# Ti22 - Largest Snap on Truck in the UK!



## Ti22 (Mar 24, 2009)

My Snap on dealer recently ordered one of the first 2 of the new 10 ton mercedes Dealer trucks.

Wanting to keep it as nice as possible, he chose me to protect it with Swissvax Shield. So last saturday, I set to!

After washing, the cab was tilted to gain access to the front of the box:










Which was then cleansed with Cleaner Fluid by hand before waxing :










and polishing off.. A process that was repeated on the whole truck...










This is how she looked when finished!









































































Gratuitous M3 Touring shot.. which is now back from paint and a wheel refurb, and maybe due a writeup if I get chance to do one!



















Thanks for looking! Have had a run of porsches lately, but I'm sure this was a more interesting thing for me to share with you!

James.


----------



## Warwickshire Detailer (Oct 11, 2009)

==============================

AIM OF THE TASK:
Answer these from the forum thread above about the Snap on truck:
(a) What did the dealer choose to protect the truck with?
(b) By hand, what was the front of the box cleansed with before waxing?
(c) What is the M3 Touring now back from?

==============================

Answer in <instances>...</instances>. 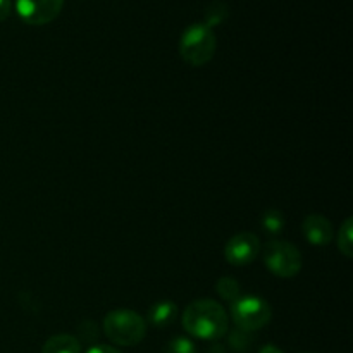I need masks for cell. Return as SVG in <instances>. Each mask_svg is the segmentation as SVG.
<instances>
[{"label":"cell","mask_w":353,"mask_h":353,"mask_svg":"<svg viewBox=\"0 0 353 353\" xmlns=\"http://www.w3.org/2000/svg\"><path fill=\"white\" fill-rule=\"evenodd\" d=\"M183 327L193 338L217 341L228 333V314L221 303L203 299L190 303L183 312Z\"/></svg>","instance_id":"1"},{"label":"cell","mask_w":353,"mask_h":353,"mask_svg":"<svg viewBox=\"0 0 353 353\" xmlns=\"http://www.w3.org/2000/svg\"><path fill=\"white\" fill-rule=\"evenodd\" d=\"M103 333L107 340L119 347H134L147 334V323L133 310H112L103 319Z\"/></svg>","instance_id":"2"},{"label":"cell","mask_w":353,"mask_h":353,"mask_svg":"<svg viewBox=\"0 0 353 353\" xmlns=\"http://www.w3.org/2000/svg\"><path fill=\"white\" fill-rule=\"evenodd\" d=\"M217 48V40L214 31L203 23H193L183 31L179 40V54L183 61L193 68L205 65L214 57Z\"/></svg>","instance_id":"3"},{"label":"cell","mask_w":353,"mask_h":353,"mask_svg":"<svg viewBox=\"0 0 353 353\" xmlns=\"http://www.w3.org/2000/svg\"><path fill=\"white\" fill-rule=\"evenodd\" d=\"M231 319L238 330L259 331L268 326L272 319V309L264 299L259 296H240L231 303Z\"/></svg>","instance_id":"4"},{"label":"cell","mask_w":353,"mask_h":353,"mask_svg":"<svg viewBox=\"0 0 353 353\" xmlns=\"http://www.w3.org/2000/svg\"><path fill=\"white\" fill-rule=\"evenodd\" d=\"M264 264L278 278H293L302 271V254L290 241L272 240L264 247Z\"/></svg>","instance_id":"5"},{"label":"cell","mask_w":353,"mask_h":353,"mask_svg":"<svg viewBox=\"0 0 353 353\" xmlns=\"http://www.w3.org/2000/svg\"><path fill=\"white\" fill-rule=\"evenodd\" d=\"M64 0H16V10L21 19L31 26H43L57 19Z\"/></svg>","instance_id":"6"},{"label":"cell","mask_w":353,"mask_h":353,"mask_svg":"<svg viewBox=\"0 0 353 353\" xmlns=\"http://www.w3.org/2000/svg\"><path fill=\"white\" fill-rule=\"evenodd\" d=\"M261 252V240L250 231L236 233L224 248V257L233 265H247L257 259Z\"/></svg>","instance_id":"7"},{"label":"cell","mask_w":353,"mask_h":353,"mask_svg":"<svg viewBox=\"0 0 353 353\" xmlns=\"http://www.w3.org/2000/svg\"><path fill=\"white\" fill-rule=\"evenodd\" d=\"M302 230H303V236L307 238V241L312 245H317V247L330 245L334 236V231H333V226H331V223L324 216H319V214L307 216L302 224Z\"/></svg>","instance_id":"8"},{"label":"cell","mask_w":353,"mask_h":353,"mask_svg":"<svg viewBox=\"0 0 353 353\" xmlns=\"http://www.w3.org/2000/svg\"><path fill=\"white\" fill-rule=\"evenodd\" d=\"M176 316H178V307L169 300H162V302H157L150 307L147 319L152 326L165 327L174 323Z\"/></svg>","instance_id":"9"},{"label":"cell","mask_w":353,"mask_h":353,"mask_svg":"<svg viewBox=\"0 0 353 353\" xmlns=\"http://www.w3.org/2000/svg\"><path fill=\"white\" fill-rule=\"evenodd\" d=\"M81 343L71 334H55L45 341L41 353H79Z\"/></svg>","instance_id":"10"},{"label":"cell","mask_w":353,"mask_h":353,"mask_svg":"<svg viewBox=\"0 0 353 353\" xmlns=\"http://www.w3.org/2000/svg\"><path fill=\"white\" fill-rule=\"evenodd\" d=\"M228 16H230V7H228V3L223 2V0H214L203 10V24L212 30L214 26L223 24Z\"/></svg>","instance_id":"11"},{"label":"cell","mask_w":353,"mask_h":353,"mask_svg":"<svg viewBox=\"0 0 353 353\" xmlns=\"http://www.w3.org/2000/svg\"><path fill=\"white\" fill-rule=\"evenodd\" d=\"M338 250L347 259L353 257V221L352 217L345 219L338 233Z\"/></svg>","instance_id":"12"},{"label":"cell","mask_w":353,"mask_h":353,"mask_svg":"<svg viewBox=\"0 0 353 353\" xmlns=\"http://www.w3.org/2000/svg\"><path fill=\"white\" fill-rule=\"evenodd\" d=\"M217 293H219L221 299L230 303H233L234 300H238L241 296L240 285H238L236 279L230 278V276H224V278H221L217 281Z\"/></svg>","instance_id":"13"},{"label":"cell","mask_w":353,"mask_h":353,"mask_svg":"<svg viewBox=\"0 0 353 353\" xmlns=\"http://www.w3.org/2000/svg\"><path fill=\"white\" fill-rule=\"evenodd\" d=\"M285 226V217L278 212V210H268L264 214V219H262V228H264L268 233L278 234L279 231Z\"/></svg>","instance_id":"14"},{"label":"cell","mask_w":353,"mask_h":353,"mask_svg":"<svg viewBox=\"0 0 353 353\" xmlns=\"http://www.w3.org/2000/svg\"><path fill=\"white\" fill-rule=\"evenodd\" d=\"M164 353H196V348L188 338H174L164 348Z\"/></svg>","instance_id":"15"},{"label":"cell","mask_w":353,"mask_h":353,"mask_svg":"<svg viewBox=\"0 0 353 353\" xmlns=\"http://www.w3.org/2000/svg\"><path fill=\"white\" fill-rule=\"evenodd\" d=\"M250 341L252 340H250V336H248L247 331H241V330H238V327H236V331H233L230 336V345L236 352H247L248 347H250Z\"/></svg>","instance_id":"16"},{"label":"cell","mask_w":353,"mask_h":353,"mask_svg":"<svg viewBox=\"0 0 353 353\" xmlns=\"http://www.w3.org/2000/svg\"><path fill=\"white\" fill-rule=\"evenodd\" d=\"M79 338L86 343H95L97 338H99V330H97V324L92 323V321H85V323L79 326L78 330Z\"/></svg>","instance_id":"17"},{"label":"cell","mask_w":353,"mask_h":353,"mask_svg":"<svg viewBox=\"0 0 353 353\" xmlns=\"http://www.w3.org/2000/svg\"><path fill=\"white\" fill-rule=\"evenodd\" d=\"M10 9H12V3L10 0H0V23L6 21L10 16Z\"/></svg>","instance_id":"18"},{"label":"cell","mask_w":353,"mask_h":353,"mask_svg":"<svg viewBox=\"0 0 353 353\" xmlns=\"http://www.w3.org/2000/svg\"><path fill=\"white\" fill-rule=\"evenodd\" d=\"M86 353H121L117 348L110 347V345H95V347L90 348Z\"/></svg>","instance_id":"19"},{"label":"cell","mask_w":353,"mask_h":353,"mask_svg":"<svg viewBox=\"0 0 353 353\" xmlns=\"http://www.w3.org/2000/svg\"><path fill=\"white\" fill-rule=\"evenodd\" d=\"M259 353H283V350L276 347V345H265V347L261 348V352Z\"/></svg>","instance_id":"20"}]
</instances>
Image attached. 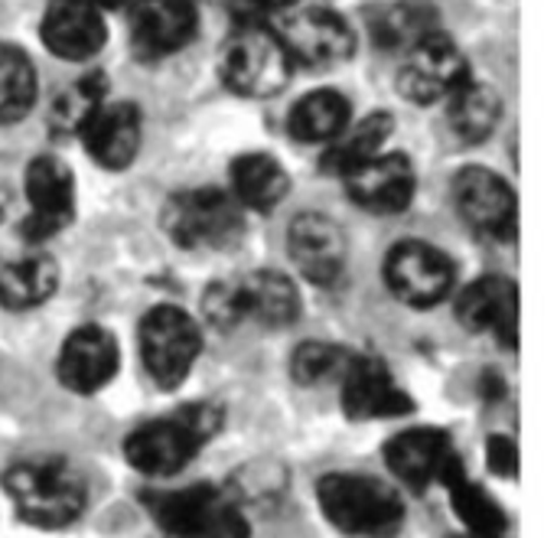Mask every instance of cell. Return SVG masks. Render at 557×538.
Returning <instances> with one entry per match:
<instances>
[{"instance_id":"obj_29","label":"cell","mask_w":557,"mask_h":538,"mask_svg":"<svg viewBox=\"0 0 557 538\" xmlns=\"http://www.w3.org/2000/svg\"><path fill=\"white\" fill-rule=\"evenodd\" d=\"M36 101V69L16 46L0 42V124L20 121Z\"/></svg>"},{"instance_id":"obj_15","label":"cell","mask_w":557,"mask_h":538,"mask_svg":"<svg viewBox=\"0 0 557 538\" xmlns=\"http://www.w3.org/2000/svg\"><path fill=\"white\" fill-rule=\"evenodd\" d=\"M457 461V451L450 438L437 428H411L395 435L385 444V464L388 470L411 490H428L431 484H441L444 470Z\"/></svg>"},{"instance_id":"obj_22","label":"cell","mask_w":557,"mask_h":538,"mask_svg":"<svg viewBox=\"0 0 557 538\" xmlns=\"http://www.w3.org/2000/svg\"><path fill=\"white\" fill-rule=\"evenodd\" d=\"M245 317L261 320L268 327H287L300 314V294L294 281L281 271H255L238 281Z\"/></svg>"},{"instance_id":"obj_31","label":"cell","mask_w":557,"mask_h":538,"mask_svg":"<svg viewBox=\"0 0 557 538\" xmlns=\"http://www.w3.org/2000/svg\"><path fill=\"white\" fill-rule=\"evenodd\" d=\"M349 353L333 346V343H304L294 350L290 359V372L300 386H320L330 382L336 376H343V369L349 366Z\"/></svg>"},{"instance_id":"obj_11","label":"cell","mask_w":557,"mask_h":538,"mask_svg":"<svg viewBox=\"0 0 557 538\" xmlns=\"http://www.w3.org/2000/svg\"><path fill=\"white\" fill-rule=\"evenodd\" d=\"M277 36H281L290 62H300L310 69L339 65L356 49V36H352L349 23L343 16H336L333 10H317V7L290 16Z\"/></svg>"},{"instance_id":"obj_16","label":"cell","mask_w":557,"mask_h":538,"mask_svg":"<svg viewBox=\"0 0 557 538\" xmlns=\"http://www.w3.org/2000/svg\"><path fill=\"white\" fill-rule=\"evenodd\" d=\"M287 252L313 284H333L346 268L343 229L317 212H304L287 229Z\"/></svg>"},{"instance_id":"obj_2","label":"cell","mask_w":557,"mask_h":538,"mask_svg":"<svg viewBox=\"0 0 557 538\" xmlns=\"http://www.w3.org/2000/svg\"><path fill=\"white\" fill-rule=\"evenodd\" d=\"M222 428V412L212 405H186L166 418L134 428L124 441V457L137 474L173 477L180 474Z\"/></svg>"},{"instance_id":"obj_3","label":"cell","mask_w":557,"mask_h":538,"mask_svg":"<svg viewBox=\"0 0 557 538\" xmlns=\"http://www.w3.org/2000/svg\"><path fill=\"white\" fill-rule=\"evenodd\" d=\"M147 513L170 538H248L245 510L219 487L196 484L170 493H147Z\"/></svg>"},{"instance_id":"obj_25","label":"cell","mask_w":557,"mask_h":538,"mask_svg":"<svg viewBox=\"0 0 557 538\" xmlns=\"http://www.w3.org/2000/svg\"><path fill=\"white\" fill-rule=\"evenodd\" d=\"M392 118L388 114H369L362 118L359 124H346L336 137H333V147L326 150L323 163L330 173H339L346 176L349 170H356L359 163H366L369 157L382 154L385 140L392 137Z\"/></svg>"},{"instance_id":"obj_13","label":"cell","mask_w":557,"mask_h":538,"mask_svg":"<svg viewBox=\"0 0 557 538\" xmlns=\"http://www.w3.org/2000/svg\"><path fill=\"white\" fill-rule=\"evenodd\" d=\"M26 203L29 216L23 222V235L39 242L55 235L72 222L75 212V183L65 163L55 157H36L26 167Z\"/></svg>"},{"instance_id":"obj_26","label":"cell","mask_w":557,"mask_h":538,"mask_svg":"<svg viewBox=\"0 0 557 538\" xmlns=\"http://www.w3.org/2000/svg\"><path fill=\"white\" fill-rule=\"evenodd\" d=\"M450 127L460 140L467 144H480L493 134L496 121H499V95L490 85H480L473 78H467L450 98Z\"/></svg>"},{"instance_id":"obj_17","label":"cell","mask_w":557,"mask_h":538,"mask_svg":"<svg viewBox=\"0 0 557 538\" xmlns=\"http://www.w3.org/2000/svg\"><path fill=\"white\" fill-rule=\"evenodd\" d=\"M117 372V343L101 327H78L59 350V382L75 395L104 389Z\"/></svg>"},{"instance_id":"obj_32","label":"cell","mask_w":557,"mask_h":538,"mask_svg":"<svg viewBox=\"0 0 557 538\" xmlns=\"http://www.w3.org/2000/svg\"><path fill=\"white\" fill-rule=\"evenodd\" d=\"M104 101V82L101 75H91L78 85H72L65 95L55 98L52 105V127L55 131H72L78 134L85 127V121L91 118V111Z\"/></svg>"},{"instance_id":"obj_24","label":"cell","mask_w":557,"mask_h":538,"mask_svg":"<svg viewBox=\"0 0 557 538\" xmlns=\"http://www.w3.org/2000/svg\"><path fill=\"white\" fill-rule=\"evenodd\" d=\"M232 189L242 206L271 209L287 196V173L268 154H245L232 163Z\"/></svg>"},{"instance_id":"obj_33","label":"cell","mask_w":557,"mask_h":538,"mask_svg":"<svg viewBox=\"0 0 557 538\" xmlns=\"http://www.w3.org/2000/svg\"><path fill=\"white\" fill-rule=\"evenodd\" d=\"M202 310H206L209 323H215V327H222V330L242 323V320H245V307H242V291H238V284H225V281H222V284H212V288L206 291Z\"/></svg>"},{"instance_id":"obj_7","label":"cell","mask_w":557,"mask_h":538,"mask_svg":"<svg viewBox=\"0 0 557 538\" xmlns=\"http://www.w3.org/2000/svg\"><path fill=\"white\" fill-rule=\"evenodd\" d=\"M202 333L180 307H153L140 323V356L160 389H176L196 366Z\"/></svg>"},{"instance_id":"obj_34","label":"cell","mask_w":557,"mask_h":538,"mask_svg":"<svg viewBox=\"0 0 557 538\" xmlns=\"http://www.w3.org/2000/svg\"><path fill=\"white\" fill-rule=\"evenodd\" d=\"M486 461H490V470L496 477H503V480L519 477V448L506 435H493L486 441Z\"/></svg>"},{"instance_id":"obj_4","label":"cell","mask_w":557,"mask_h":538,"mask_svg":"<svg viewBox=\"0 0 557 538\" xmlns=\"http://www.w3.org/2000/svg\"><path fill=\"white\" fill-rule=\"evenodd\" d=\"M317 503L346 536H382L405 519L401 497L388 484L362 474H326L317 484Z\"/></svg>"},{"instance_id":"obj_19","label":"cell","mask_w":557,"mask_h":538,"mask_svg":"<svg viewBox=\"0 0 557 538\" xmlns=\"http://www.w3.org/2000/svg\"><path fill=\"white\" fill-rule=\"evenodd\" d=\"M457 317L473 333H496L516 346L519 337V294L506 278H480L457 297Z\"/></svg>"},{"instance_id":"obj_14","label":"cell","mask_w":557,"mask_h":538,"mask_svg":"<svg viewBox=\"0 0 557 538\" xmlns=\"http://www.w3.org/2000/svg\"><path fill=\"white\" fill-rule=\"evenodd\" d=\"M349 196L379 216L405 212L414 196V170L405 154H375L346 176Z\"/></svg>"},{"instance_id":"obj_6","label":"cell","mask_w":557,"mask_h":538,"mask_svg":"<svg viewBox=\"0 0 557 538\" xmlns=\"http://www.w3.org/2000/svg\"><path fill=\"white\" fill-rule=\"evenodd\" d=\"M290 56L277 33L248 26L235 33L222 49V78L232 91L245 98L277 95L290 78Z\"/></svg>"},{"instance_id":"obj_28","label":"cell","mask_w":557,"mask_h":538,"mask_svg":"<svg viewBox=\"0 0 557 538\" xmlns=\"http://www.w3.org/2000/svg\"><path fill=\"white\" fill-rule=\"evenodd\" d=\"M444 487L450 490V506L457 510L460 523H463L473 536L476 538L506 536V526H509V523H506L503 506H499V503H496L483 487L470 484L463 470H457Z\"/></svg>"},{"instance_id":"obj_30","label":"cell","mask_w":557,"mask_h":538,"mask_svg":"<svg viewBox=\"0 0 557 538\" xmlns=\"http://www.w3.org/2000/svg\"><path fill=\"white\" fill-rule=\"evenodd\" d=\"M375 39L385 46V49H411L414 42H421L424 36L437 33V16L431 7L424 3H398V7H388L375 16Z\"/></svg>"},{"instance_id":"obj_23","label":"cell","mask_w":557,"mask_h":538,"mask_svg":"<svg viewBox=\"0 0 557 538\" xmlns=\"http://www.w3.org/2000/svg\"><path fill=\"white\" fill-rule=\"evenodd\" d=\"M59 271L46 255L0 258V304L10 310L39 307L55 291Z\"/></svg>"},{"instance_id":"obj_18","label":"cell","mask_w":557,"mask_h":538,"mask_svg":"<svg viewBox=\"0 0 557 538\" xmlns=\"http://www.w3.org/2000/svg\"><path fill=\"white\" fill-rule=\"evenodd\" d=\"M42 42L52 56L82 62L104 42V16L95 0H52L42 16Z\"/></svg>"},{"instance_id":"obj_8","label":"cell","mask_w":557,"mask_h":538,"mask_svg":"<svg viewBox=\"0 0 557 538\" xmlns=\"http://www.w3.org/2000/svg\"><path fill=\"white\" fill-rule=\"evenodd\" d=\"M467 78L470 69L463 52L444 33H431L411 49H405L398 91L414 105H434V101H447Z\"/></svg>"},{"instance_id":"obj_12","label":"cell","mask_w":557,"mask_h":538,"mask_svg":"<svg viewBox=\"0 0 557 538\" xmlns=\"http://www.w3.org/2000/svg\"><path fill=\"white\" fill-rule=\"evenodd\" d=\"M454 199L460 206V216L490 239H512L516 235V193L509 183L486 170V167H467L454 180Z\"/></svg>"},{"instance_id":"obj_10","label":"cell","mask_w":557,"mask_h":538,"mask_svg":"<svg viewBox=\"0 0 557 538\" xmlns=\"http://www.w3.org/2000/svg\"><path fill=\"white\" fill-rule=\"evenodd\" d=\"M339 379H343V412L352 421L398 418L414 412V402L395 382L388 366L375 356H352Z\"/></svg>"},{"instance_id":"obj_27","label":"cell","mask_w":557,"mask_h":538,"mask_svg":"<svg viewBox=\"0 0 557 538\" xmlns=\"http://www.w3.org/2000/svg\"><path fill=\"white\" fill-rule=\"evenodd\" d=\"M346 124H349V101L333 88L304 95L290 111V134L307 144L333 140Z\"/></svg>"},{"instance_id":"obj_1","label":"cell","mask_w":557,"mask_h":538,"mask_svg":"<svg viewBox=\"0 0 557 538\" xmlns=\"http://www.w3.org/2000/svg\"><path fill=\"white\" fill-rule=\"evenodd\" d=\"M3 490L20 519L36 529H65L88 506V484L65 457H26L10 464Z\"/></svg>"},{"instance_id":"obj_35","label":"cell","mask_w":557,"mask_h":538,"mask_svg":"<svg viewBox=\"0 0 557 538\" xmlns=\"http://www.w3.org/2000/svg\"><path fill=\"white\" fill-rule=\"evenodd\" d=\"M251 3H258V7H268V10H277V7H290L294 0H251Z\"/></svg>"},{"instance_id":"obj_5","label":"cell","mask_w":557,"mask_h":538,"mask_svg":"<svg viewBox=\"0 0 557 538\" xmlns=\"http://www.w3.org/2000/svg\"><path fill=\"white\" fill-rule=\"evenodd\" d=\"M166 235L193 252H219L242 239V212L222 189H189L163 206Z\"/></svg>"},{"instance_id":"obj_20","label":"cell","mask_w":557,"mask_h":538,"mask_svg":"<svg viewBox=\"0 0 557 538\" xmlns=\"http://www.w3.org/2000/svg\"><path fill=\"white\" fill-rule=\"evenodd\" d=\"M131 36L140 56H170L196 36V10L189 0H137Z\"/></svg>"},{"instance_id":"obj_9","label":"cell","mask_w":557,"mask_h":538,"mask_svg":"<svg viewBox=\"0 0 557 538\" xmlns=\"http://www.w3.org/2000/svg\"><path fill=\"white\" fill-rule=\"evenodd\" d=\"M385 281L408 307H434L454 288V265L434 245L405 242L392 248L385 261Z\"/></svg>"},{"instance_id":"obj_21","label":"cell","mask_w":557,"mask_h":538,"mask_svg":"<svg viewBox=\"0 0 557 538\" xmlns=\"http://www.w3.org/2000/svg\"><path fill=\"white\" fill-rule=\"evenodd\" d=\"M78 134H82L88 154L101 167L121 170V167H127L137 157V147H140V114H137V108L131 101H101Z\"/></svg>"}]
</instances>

==============================

WRITTEN SOLUTION:
(a) Swissvax Shield
(b) Cleaner Fluid
(c) Paint and a wheel refurb